Tom entertains me for a while, and then stops talking when I yawn.
"Tired?" he asks, and I nod. "I'll sing you to sleep," he says, smiling in a way that makes me unsure if he is joking or not.
"Are you serious?" I ask, and he nods, his face suddenly becoming sober. "Alright." I lie back and close my eyes.
"My grandfather used to sing this to me," he says. Dad makes a comment about earmuffs, and Tom laughs good naturedly. And then he starts to sing.
His voice is low and even and strangely lovely, in a rough way.
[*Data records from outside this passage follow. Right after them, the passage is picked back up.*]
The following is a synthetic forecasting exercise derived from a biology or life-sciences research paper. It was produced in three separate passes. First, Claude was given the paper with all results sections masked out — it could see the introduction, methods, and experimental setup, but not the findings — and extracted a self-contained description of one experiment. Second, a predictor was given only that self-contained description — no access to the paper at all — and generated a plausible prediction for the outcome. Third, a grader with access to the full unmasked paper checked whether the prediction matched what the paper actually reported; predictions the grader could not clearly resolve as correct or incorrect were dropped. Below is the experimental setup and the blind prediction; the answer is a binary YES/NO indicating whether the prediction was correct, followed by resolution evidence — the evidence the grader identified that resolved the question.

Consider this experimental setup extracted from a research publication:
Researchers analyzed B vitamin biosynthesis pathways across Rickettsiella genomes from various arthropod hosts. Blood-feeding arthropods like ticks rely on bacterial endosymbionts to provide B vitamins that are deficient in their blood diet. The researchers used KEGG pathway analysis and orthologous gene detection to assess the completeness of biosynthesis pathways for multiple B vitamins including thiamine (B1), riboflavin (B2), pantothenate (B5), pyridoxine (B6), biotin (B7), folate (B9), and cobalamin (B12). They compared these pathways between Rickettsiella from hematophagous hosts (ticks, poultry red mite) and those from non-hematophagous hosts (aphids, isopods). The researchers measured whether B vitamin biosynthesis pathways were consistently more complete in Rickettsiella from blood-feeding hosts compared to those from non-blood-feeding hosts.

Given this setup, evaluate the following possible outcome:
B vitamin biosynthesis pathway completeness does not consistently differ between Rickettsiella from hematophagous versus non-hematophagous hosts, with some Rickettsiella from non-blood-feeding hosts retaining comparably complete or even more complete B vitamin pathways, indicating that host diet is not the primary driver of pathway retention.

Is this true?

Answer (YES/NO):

It is the sort of voice that sounds as if it should have a guitar backing it. It is not perfect, but it is wonderful. The words of the song are slow and soothing, even and smooth.
I don't know what language he is singing in, but it is not English. I listen to the sound of the words, the curves that they make, their own brand of lettering behind my closed eyelids.
When he is done, the room is oddly quiet. I open my eyes and look at him. He frowns, sitting in the chair by my bed, in Lance's usual spot. "Damn. It always worked for me."
"What language was that, Tommy?" I ask. He shrugs.
"You memorised a song, but you have no idea what language it is, or what the words mean?" dad asks, and there is a hushed reverence in his voice, no trace of the teasing from his earlier comment.
"My grandfather lived with us for seven years. And he sang it to me. Every night."
In the corner of my eye, I see mum, sitting in a chair against the wall, beside dad, who stands. She looks so tired, dark rings beneath her eyes. But, sitting in that chair, the last notes of Tom's grandfather's song still ringing in our minds, her eyes closed, she looks peaceful.
"Could you sing it again?" I ask.
Tom smiles, a sweet smile, and reaches through the rail on the bed, taking my hand. "Anything for you, Syl," he says.
And he sings the song again, and I close my eyes. This time, I fall asleep. And I dream of darkness, and Tom's voice lighting my way through it.